Columbus police today continued testing the gunfire detection service known as Shot Spotter.
The technology uses microphones, sensors, and computer software to give police an accurate location of where gunshots originated. Columbus Deputy Chief of Police Richard Bash says Shot Spotter's human screeners constantly monitor the sounds from California, then rapidly relay the information to Columbus officers.
"They hear it before it ever comes to us," Bash said. "Then they make the alert once they confirm and they have great probability that this is actually a gunshot, then let us know. That happens within 60 seconds. It has a little tone and a yellow box shows up on the computer, and it tells the officer where the shot was and how many shots so the officer has a real good idea of where that shot came from and they can respond immediately, within 60 seconds."
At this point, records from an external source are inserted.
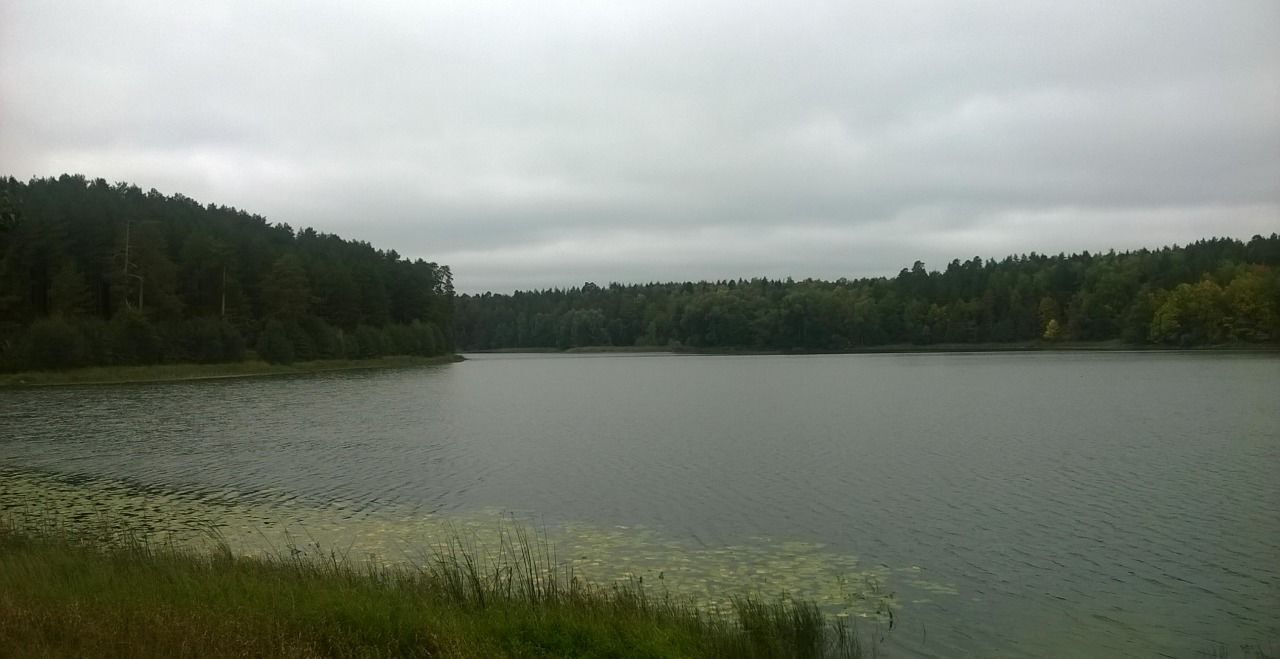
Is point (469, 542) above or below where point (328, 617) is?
below

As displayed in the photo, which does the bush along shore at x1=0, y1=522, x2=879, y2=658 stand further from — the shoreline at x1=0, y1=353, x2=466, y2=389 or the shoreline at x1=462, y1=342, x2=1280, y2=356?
the shoreline at x1=462, y1=342, x2=1280, y2=356

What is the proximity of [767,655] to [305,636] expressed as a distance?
4.72 meters

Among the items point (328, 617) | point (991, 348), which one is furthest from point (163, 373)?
point (991, 348)

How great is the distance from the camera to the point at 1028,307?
156375mm

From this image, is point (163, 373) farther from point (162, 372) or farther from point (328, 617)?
point (328, 617)

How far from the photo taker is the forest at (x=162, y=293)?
73688 millimetres

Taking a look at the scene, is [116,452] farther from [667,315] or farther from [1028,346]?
[667,315]

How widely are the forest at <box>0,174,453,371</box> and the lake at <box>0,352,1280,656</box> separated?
2804 centimetres

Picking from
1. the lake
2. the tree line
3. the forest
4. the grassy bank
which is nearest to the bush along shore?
the lake

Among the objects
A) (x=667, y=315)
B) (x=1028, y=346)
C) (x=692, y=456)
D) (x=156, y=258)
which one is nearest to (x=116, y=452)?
Result: (x=692, y=456)

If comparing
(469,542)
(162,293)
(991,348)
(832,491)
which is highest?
(162,293)

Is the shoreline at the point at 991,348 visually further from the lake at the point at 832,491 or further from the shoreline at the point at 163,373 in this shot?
the shoreline at the point at 163,373

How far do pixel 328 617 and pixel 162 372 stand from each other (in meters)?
77.5

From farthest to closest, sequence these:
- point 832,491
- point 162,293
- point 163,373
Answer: point 162,293
point 163,373
point 832,491
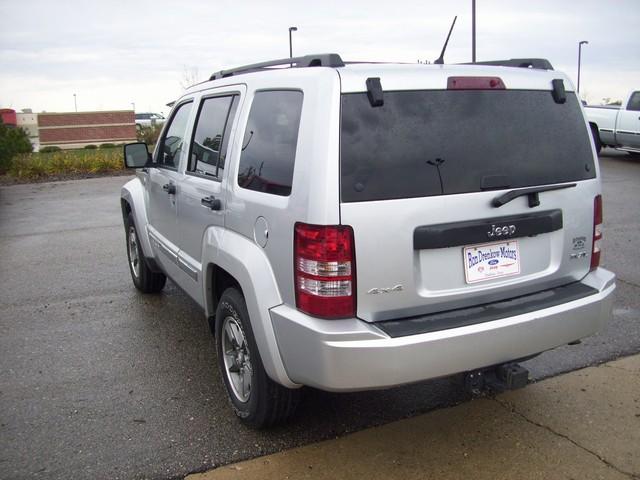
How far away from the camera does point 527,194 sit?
3031mm

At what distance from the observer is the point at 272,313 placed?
9.67 ft

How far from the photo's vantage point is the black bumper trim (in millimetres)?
2768

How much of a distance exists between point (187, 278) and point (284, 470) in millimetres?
1651

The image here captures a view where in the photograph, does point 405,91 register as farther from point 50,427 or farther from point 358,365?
point 50,427

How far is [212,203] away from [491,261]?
160 centimetres

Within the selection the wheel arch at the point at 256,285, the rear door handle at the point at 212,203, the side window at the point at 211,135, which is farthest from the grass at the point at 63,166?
the wheel arch at the point at 256,285

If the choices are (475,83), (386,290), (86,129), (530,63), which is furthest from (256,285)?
(86,129)

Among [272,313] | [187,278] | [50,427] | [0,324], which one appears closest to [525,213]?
[272,313]

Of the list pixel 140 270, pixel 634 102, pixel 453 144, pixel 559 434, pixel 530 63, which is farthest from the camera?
pixel 634 102

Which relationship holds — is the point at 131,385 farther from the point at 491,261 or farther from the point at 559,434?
the point at 559,434

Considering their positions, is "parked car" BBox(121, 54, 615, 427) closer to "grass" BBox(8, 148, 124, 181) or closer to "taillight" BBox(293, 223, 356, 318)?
"taillight" BBox(293, 223, 356, 318)

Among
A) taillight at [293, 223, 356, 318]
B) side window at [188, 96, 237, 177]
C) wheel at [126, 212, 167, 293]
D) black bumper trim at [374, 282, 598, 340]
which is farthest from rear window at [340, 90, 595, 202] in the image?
wheel at [126, 212, 167, 293]

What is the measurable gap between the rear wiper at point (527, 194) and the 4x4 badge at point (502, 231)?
11 cm

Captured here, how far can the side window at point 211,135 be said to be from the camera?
373 centimetres
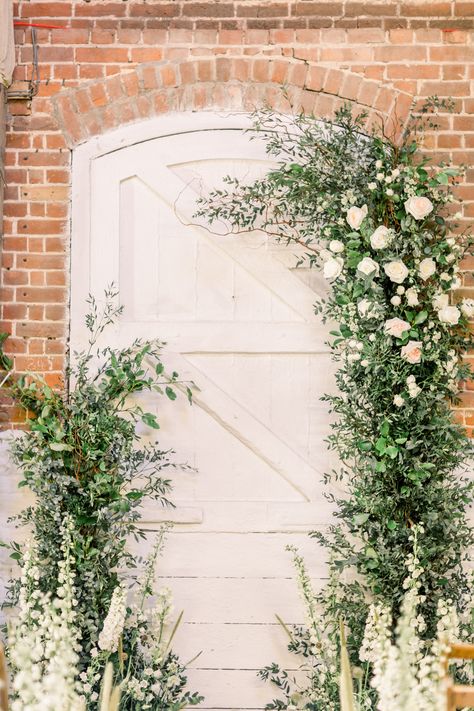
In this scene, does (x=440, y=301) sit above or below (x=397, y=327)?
above

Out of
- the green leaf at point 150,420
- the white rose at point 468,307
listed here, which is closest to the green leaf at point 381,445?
the white rose at point 468,307

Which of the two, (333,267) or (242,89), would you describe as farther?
(242,89)

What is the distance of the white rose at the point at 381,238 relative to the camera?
3564mm

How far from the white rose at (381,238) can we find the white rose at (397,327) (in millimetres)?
342

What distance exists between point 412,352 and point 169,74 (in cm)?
183

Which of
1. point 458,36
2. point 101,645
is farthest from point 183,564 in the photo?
point 458,36

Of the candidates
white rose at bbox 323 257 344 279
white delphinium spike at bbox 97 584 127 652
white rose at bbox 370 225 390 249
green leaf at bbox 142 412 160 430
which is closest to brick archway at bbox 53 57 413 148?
white rose at bbox 370 225 390 249

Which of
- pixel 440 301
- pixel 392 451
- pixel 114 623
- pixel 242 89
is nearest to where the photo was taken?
pixel 114 623

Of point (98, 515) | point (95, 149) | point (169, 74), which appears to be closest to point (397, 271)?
point (169, 74)

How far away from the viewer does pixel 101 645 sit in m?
3.33

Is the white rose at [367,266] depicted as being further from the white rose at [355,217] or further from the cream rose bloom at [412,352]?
the cream rose bloom at [412,352]

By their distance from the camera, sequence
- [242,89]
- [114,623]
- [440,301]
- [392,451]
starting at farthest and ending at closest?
[242,89], [440,301], [392,451], [114,623]

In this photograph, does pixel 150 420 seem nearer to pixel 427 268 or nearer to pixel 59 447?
pixel 59 447

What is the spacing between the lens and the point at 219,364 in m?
3.95
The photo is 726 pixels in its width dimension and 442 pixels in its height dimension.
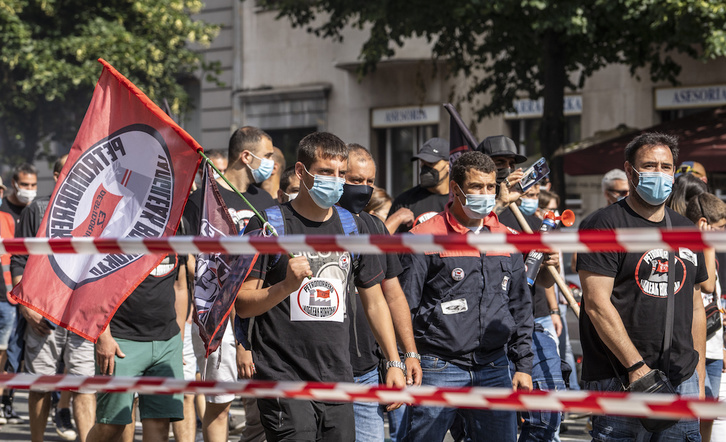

Bash encourages residents to think of the gunfire detection technology as an enhancement of 911, not a replacement.
"Well certainly we put these in areas that we know we have a lot of illegal gunfire." Bash said. "We are pretty confident that we're not getting all of those calls. Unfortunately, people become a little numb to those calls. So this will enhance our ability to respond more quickly and more accurately. But just as important, if you hear something or see something, you still need to call us. Don't let this take the place of your 911 call, and certainly don't let this take the place of your involvement in making your community safer. We'll be there quickly. We'll look for evidence. We'll look for victims. We'll look for damage. But again, we can't do anything else unless you are a part of the solution."
Bash says testing in the Hilltop could be wrapped up by the end of the week, and police will announce when it's ready to be fully operational. Police will then follow the same testing and evaluation in the pilot project's other two locations in Linden and the South Side. The city has invested nearly $700,000 in the ShotSpotter service.